Regular Neural Nets don’t scale well to full images. In CIFAR-10, images are only of size 32x32x3 (32 wide, 32 high, 3 color channels), so a single fully-connected neuron in a first hidden layer of a regular Neural Network would have 32*32*3 = 3072 weights. This amount still seems manageable, but clearly this fully-connected structure does not scale to larger images. For example, an image of more respectible size, e.g. 200x200x3, would lead to neurons that have 200*200*3 = 120,000 weights. Moreover, we would almost certainly want to have several such neurons, so the parameters would add up quickly! Clearly, this full connectivity is wasteful and the huge number of parameters would quickly lead to overfitting.
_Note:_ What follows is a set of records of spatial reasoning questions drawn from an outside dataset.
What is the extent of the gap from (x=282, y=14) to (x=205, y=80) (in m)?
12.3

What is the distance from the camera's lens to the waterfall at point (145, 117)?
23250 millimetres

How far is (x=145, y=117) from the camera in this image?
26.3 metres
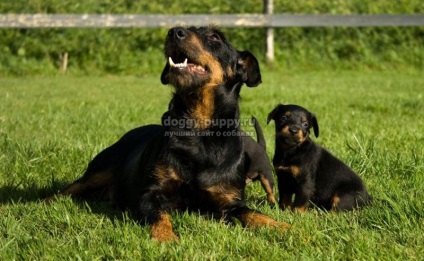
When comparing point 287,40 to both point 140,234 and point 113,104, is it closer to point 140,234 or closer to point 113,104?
point 113,104

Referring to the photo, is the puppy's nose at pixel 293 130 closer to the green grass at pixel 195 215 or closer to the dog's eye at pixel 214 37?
the green grass at pixel 195 215

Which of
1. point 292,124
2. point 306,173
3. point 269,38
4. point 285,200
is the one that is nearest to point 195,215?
point 285,200

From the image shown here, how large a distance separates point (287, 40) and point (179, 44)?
1408 centimetres

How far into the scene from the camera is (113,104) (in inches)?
395

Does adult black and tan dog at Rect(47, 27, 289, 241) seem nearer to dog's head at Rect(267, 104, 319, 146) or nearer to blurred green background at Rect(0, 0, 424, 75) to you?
dog's head at Rect(267, 104, 319, 146)

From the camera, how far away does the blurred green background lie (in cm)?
1664

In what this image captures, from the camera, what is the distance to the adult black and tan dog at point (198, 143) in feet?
13.2

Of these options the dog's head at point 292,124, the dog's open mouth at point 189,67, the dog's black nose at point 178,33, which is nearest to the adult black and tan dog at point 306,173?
the dog's head at point 292,124

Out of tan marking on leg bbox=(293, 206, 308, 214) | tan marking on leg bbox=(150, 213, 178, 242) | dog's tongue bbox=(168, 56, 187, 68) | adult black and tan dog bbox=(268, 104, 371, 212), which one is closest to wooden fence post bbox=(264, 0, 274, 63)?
adult black and tan dog bbox=(268, 104, 371, 212)

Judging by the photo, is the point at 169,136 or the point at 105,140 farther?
the point at 105,140

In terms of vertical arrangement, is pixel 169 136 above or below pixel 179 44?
below

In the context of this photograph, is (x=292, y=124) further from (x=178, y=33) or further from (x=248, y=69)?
(x=178, y=33)

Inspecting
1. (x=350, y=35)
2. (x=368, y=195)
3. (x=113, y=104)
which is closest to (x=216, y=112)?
(x=368, y=195)

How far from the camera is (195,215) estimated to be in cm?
397
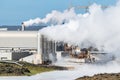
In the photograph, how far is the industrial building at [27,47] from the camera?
8419 cm

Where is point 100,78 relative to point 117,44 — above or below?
below

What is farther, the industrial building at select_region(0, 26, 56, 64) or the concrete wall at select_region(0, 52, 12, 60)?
the concrete wall at select_region(0, 52, 12, 60)

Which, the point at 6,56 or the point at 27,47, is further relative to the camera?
the point at 27,47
3D volumes of neurons. Convolutional Neural Networks take advantage of the fact that the input consists of images and they constrain the architecture in a more sensible way. In particular, unlike a regular Neural Network, the layers of a ConvNet have neurons arranged in 3 dimensions:  width, height, depth. (Note that the word  depth here refers to the third dimension of an activation volume, not to the depth of a full Neural Network, which can refer to the total number of layers in a network.) For example, the input images in CIFAR-10 are an input volume of activations, and the volume has dimensions 32x32x3 (width, height, depth respectively). As we will soon see, the neurons in a layer will only be connected to a small region of the layer before it, instead of all of the neurons in a fully-connected manner. Moreover, the final output layer would for CIFAR-10 have dimensions 1x1x10, because by the end of the ConvNet architecture we will reduce the full image into a single vector of class scores, arranged along the depth dimension. Here is a visualization:
神经元的三维体积:卷积神经网络利用输入为图片同时图片输入将体系结构约束得更加有效。尤其,不同于传统神经网络,卷积网络层的神经元是从三种维度上组织的:长宽高。(强调“depth”这个词指代的是活化体积的第三位,而不是整个神经网络的深度,神经网络的深度指的是神经网络总的层数 )例如,以CIFAR格式传入进来的输入图片是一种输入活化体积,这个体积有维度32*32*3(分别为宽度,长度,深度)。我们将会看到,本层的神经元只能看到前一层的很小一块区域,而不会是一种全部神经元的全连接方式。此外,最终输出层将会为CIFAR-10同时为维度1*1*10,因为使用卷积体系结构的最终目标是将一个完整的图片降维为表示类分数的单维向量,以深度层次来组织。